Neolithic farmers altered their environment to satisfy human needs. Instead of spending their time searching for grains, roots, and berries, women and children grew crops near their homes. Food was still gathered from the wild but they also cultivated wheat, barley, raised sheep, goats, and pigs for food. The Neolithic farmer began to build permanent mud brick homes, giving rise to towns and later cities and states. Tool making continued to develop; flint was easy to shape and produced razor sharp edges for arrowheads and knives.

Proceeded by the Paleolithic, and Neolithic periods and followed by the Iron Age, the Bronze Age is noted as an era when copper and bronze, which is an alloy derived from copper and tin, was used extensively to make tools, weapons, and other decorative items. The Bronze Age is more advanced than the Stone Age, in which artifacts and tools are largely made from carved stone. Bronze tools including knives, axes, and other cutting instruments could also be sharpened more easily than those made from copper, thus reducing the time required for workers to perform their jobs.

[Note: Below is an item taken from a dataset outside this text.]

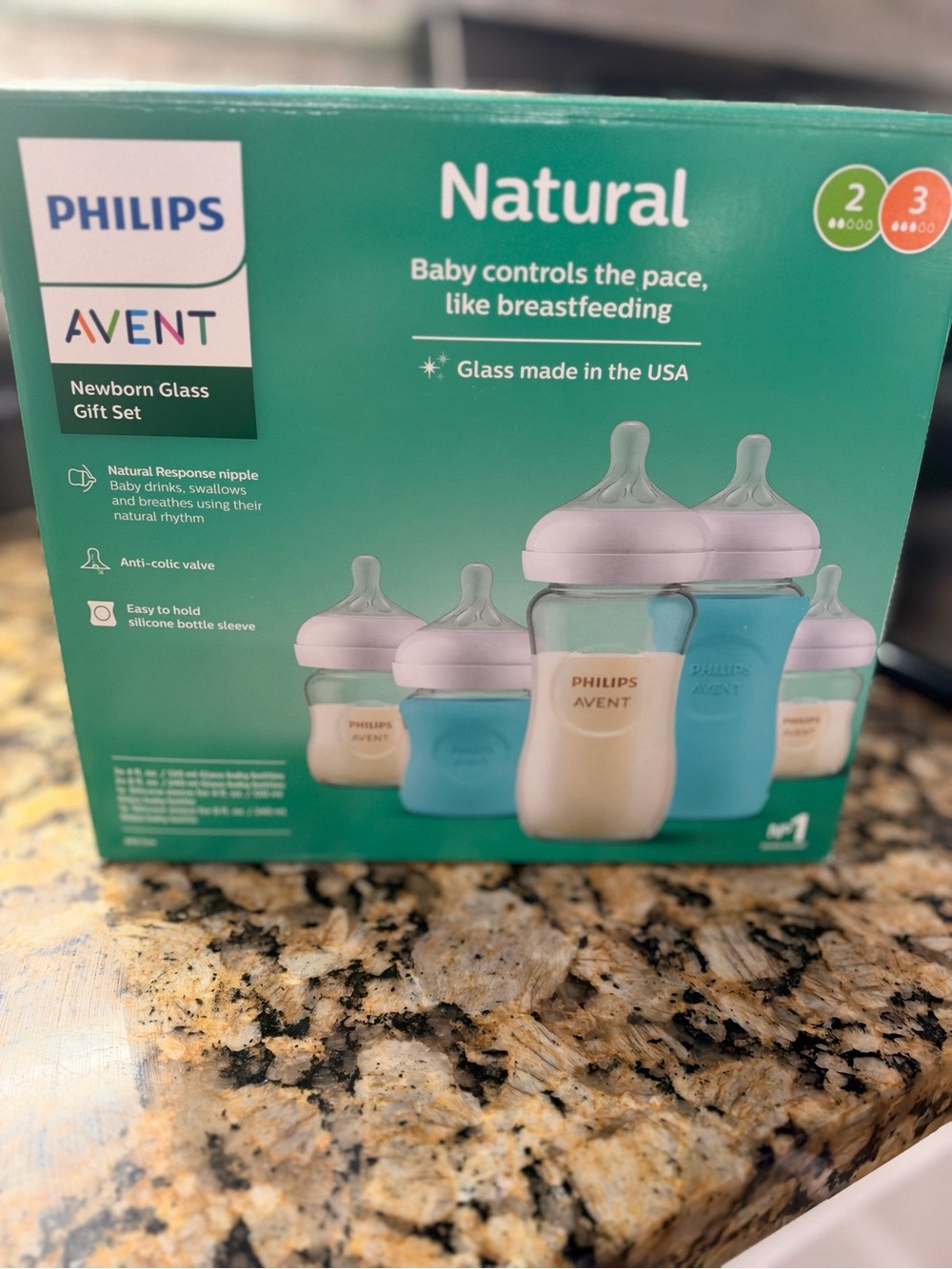 Philips Avent Natural Glass Newborn Gift Set – 5 Bottles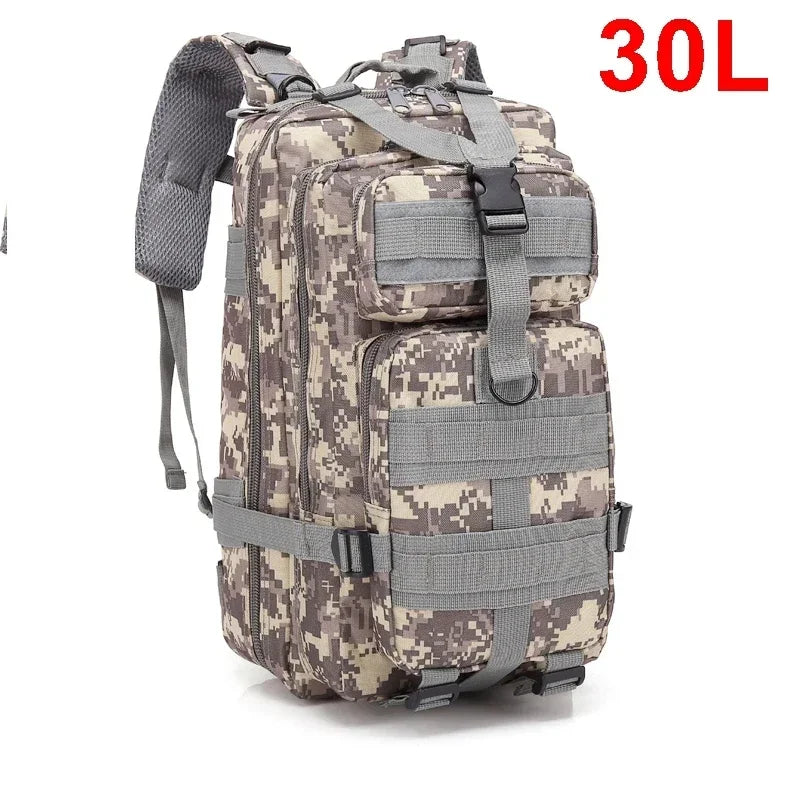 30/50L Tactical Backpacks For Man Hking Outdoor Survival  Bags 3P Assault Pack EDC Molle Pack For Trekking Hunting Bag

Because workers had better tools and could work faster, the creation of larger building structures and the development of urban areas also grew during this time period. In conclusion we can see that Paleolithic and Neolithic culture used the same skills and tools. They both were hunter gatherers and used the same flint based tools. In addition to this both left their art on the walls of their habitats. The Stone Age, Bronze Age, and the Iron Age make up traditional three-age system for classifying prehistoric cultures.